Sud-Soudan: Investiture de Riek Machar comme vice-président - Jusqu'à quand tiendra la cohabitation ?

23 Février 2020
analyse

« Je jure d'être fidèle (... ) à la République du Soudan du Sud ». C'est par cette formule consacrée que l'ex-rebelle, Riek Machar, a prêté serment en qualité de vice-président du Soudan du Sud.

C'était le 22 février dernier, devant un parterre de diplomates et de représentants des pays voisins, dont le dirigeant soudanais, le général Abdel Fattah Al-Burhan. Et le président Salva Kiir de renchérir dans la foulée : « La paix est arrivée et elle va rester ».
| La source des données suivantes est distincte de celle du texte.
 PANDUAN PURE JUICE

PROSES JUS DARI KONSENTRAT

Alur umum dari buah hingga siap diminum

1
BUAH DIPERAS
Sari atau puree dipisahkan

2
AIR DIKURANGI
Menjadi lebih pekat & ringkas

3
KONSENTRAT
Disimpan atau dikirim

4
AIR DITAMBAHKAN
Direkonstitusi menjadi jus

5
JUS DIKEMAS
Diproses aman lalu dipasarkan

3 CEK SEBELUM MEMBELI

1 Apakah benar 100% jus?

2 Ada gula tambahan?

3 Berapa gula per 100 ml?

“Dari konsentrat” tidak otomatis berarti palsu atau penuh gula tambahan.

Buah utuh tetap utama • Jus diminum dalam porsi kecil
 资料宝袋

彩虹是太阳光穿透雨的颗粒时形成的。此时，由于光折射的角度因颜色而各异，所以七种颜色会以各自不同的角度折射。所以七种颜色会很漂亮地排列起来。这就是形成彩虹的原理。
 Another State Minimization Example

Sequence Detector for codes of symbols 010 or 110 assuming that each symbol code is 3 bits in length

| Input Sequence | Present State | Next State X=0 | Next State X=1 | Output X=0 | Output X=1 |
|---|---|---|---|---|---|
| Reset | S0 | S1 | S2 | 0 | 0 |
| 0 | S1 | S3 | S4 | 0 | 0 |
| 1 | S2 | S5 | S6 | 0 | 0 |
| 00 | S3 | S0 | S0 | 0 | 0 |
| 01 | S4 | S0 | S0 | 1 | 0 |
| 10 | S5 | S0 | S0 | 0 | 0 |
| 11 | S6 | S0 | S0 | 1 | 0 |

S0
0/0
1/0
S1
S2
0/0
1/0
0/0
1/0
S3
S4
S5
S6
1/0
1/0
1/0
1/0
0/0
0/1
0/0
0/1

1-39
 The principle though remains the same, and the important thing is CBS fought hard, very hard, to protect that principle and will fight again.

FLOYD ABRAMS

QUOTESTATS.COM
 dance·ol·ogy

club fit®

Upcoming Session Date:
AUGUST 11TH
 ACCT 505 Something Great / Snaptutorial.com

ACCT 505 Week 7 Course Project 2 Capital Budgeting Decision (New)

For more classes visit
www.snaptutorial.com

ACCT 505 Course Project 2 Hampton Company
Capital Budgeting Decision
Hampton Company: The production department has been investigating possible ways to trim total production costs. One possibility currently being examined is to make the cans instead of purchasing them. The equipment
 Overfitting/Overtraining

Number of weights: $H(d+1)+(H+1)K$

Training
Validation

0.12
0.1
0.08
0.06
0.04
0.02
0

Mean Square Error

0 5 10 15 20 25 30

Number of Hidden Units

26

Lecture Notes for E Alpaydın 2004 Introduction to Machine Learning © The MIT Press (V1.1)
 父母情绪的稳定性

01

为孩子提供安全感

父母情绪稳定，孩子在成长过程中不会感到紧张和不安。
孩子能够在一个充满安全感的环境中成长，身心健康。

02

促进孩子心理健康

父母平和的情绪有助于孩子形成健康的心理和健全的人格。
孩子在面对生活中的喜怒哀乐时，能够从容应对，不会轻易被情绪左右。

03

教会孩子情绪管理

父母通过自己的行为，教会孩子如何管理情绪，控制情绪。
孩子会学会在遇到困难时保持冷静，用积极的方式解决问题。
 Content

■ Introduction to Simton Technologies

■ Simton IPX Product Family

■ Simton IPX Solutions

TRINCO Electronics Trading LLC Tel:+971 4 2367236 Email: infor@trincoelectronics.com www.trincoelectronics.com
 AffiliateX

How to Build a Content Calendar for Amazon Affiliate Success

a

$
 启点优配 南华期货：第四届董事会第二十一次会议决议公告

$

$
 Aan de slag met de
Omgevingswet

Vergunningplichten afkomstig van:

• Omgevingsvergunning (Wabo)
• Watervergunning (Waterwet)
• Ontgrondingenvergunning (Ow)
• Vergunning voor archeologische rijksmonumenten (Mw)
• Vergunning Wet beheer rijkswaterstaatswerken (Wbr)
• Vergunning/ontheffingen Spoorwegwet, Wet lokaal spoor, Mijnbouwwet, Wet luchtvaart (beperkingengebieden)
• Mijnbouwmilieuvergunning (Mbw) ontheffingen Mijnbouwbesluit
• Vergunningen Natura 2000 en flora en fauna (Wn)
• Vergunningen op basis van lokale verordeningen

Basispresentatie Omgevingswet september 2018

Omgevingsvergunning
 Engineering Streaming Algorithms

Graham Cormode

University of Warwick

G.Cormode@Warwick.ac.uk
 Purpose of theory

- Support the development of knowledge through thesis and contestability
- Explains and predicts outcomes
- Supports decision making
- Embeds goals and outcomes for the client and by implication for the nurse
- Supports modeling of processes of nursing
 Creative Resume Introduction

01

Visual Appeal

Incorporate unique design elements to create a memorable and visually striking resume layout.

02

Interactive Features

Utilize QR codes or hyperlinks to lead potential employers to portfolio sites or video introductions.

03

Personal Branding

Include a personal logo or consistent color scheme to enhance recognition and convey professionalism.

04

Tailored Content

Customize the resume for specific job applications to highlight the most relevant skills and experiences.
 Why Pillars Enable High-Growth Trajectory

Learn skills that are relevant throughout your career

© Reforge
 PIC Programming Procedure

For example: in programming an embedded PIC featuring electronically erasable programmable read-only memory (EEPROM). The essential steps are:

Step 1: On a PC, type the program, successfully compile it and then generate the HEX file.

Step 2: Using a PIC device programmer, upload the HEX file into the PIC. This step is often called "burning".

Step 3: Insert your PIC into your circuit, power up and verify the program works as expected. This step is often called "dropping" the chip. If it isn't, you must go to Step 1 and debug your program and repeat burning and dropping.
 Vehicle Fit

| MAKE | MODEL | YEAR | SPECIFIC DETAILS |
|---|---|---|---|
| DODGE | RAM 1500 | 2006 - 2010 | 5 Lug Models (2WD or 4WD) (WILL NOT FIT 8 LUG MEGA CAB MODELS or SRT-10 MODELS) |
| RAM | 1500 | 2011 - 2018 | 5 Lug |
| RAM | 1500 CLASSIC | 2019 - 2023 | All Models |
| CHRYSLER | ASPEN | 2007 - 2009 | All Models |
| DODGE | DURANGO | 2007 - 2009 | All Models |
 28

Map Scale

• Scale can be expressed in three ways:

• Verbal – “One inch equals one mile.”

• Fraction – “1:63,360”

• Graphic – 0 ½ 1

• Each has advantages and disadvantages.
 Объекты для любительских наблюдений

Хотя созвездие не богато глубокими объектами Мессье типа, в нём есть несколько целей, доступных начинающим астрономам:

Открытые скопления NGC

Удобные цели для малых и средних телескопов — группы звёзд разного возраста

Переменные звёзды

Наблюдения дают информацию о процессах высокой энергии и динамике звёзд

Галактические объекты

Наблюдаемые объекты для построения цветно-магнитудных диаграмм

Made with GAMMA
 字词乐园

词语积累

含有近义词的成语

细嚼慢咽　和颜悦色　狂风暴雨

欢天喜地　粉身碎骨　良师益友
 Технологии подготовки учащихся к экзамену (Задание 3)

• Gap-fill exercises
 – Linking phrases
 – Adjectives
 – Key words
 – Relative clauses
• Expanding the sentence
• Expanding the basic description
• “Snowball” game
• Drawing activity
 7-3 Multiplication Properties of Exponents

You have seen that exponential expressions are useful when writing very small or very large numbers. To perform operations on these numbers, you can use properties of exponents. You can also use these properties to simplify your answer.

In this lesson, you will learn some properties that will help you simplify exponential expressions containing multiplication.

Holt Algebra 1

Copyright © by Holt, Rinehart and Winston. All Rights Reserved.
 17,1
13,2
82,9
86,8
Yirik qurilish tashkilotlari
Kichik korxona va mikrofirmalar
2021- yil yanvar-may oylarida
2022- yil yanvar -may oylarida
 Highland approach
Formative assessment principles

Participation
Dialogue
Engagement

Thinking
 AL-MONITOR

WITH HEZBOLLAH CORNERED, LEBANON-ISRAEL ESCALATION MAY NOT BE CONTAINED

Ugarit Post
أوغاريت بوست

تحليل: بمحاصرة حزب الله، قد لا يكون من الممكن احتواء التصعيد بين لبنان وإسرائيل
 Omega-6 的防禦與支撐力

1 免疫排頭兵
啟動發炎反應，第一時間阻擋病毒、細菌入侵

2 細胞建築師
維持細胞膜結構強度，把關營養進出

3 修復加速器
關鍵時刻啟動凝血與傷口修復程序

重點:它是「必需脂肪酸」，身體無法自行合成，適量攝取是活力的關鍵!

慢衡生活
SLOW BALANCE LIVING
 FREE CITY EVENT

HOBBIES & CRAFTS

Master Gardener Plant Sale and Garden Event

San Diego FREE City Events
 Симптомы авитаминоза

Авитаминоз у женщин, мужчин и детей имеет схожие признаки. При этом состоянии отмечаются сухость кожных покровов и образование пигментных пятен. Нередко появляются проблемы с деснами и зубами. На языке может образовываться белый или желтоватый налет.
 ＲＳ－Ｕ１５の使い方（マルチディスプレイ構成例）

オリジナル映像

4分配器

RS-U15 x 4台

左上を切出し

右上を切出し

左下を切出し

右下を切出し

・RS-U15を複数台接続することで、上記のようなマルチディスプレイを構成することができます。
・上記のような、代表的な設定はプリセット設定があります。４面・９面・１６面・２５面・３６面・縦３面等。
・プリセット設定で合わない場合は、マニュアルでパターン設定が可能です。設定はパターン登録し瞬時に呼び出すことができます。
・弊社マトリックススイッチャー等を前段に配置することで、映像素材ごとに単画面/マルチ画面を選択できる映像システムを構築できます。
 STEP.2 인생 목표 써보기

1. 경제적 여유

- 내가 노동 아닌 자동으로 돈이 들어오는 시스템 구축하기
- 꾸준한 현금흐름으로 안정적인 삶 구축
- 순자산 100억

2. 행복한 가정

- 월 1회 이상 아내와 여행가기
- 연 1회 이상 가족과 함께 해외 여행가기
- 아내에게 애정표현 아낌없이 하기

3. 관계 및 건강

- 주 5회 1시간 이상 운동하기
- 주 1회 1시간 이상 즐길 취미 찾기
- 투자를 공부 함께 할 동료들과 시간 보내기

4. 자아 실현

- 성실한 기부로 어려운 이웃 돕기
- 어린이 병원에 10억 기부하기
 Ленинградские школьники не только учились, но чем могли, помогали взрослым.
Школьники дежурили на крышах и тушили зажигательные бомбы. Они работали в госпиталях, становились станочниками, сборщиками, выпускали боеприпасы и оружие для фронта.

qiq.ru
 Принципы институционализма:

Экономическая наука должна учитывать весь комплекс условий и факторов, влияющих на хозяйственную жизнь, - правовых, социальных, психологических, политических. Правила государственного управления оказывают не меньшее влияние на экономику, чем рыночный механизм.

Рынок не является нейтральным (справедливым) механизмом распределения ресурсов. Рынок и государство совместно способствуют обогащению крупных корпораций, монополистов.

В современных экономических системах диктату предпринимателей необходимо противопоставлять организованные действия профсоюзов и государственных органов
Quand on sait que les deux hommes sus-cités se sont livré une guerre sans merci pendant près de six ans, on ne peut que se féliciter de les entendre prôner la paix et la réconciliation.

Surtout quand on sait que plus de trois cent mille personnes ont payé de leur vie, cette guerre fratricide qui, en plus des 4 millions de déplacés qu'elle a provoqués, a aussi engendré une crise alimentaire sans précédent.

C'est donc à l'honneur des leaders sud-soudanais d'avoir accepté, de guerre lasse, de dépasser leurs ego surdimensionnés, pour se donner la main afin de sortir le pays de l'ornière. Mais quand on connaît la mauvaise foi des protagonistes de la crise, on ne peut s'empêcher de se poser la question suivante : jusqu'à quand tiendra la cohabitation ?

La question est d'autant plus à propos qu'il existe encore quelques points d'achoppement. En effet, non seulement la proposition du président Salva Kiir de revenir à un système fédéral à 10 Etats, plus trois zones administratives, ne fait pas l'unanimité, mais aussi l'avenir des hommes de Riek Machar, restés hors du pays, reste toujours en suspens.

Et ce n'est pas tout. Car, comment réinstaurer la confiance entre deux hommes qui, pendant des années, étaient des alliés et qui, subitement, étaient devenus des ennemis au point que chacun cherchait à faire la peau à l'autre?

Cette fois-ci sera-t-elle la bonne ?

Quand on sait qu'en politique, la confiance vient par gouttes et s'en va par flots, on peut être sûr que cela prendra du temps pour que les deux alliés devenus ennemis, puissent désarmer leur cœur et travailler sereinement sans animosité.

Rappelons d'ailleurs au passage que c'est la troisième fois que Riek Machar prête serment en qualité de vice-président du Soudan du Sud. En 2011, en 2015, et très brièvement en 2016, il a, chaque fois, été démis de ses fonctions, exacerbant ainsi la tension entre les Neurs dont il relève et les Dinka, ethnie à laquelle appartient Salva Kiir.

Pour toutes ces raisons, il y a de quoi être sceptique quant à l'avenir de la cohabitation. A moins que chemin faisant, les uns et les autres se laissent habiter par l'Esprit Saint. On peut d'autant plus l'espérer que Salva Kiir et Riek Machar auvaient pris part, on s'en souvient, les 10 et 11 avril 2019, à une « retraite spirituelle » organisée par le Pape François au Vatican.

A l'issue de ce « moment spirituel », on revoit le souverain pontife s'agenouillant devant les deux leaders sud-soudanais pour leur demander de faire la paix. Quelques mois plus tard, les armes avaient commencé à crépiter à Juba, laissant croire que la médiation du Pape avait échoué.

Mais le tir avait été vite rectifié avec l'intervention des pays voisins, qui avait permis d'obtenir un cessez-le-feu ; lequel cessez-le-feu a permis le retour au bercail de l'ex-chef rebelle naguère investi vice-président. Cette fois-ci sera-t-elle la bonne ? On attend de voir.